One high-ranking retired officer who asked to remain anonymous questioned Gen. Shinseki's record on veterans health-care issues.
"How much time has he spent visiting the PTSD wards, the multiple-amputee wards, the burn wards? The major question I have is: Just what has he done for the past five years to show any concern for our veterans? I do not see any evidence of Shinseki being an agent for change."
Gen. Shinseki angered many in the military with his plan to have all Army soldiers wear black berets, an honor previously reserved for elite forces. After a backlash began, it was revealed that the needed extra berets would be made in China and other foreign countries, a detail Gen. Shinseki said he didn't know until after the contract was signed.
Gen. Shinseki also clashed with Pentagon civilians, including Defense Secretary Donald H. Rumsfeld, in the run-up to the Iraq war, telling the Senate Armed Services Committee on Feb. 25, 2003, that "several hundred thousand soldiers" would be needed to control that country after a U.S. invasion.
When NBC interviewer Tom Brokaw pointed out the remark to Mr. Obama on Saturday, the president-elect responded that the four-star general "was right."
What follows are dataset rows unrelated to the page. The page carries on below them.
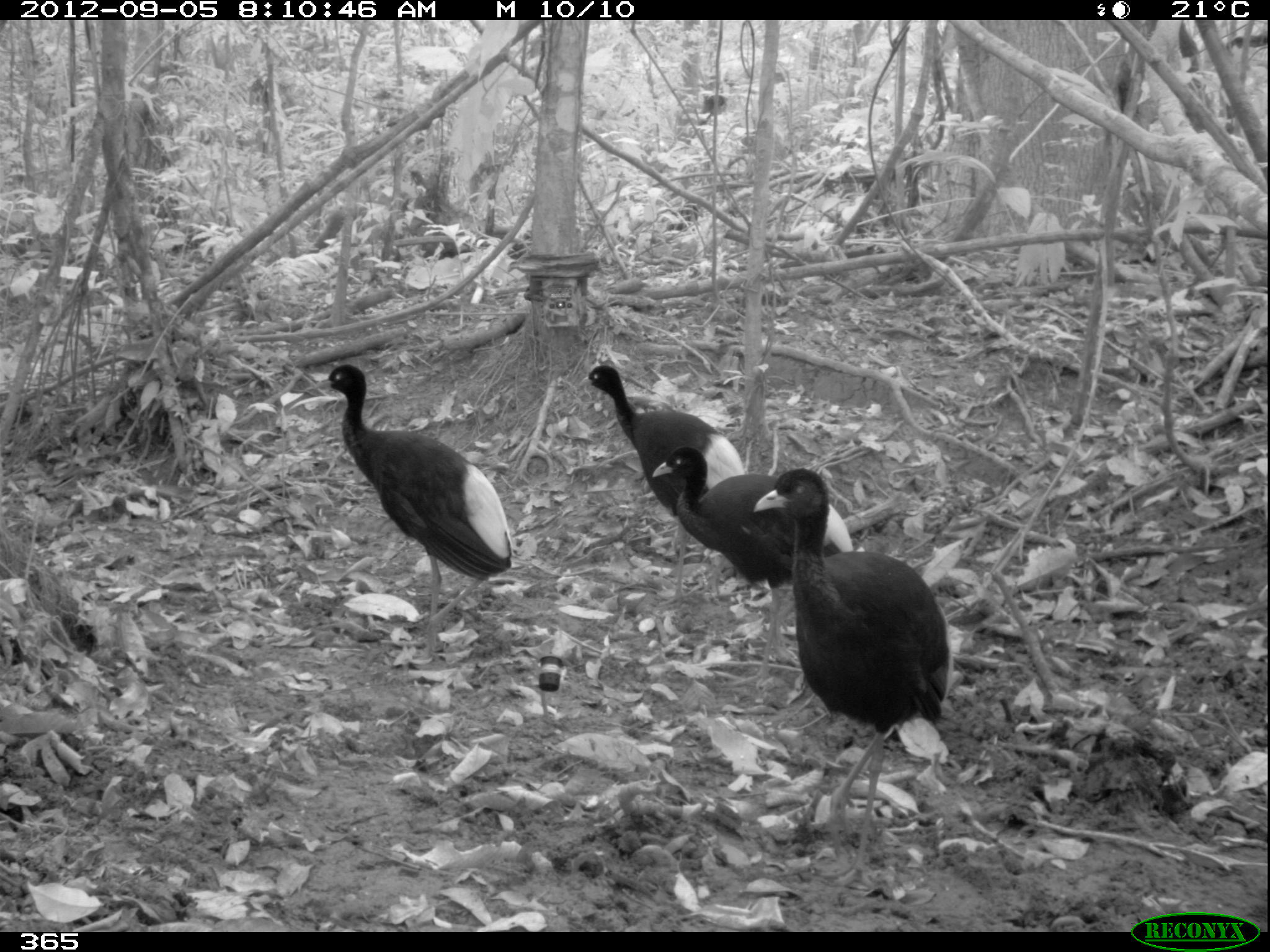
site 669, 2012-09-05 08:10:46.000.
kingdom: Animalia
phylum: Chordata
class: Aves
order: Gruiformes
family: Psophiidae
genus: Psophia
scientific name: Psophia leucoptera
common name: pale-winged trumpeter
Psophia leucoptera (pale-winged trumpeter).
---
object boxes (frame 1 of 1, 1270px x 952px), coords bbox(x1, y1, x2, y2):
psophia leucoptera: bbox(751, 466, 949, 879); bbox(312, 364, 512, 650); bbox(651, 444, 852, 663); bbox(577, 364, 742, 600)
A smaller troop increase than what Gen. Shinseki said was needed plus a change in tactics in President Bush's 2007 "surge" have been credited with calming sectarian bloodletting in Iraq. Mr. Obama opposed the troop surge in the Senate, saying it actually would make sectarian violence worse.
It has been widely reported that Gen. Shinseki's remarks forced him into retirement. He did retire several months later, on June 11.
However, in an April 19, 2002 article, The Washington Times reported the general's scheduled retirement as Army chief of staff and named his suggested replacement, Gen. John M. Keane, the Army deputy chief of staff.
He completed his full four-year term on schedule, with a full-honors retirement ceremony in 2003 at Fort Myer. Mr. Rumsfeld did not attend.
Gen. Shinseki, 66, served two combat tours in Vietnam, with the 9th and 25th Infantry Divisions as an artillery forward observer and as commander of Troop A, 3rd Squadron, 5th Cavalry. He was severely wounded in action, losing part of a leg.
He was awarded the Defense Distinguished Service Medal, the Legion of Merit with Oak Leaf Clusters, the Bronze Star with "V" Device and two Oak Leaf Clusters, the Purple Heart, and the Air Medal.
According to Vietnam Veterans of America, he is the first Asian-American to reach the rank of four-star general or to head one of the military services. He was appointed army chief of staff by president Bill Clinton in 1999.
In his introduction of the general, Mr. Obama praised him as someone who "has always stood on principle because he has always stood with our troops." He also specified in his NBC interview, which was conducted Saturday, that he timed the announcement to coincide with Sunday's anniversary of the Pearl Harbor attacks.
"Tomorrow, you had mentioned earlier, is when we commemorate Pearl Harbor, and so I'm going to be making an announcement tomorrow about the head of our Veterans Administration," he said.
The coveted black berets that caught Gen. Shinseki in controversy were worn exclusively by such elites as the Army Rangers and the 82nd Airborne Division until the general ordered that they be standard issue to all soldiers. Gen. Shinseki wanted every soldier donning a beret "as a symbol of unity, a symbol of Army excellence, a symbol of our values."
The purchase for nearly $30 million was later nixed by the Bush administration. "U.S. troops shall not wear berets made in China or berets made with Chinese content," Deputy Defense Secretary Paul Wolfowitz said.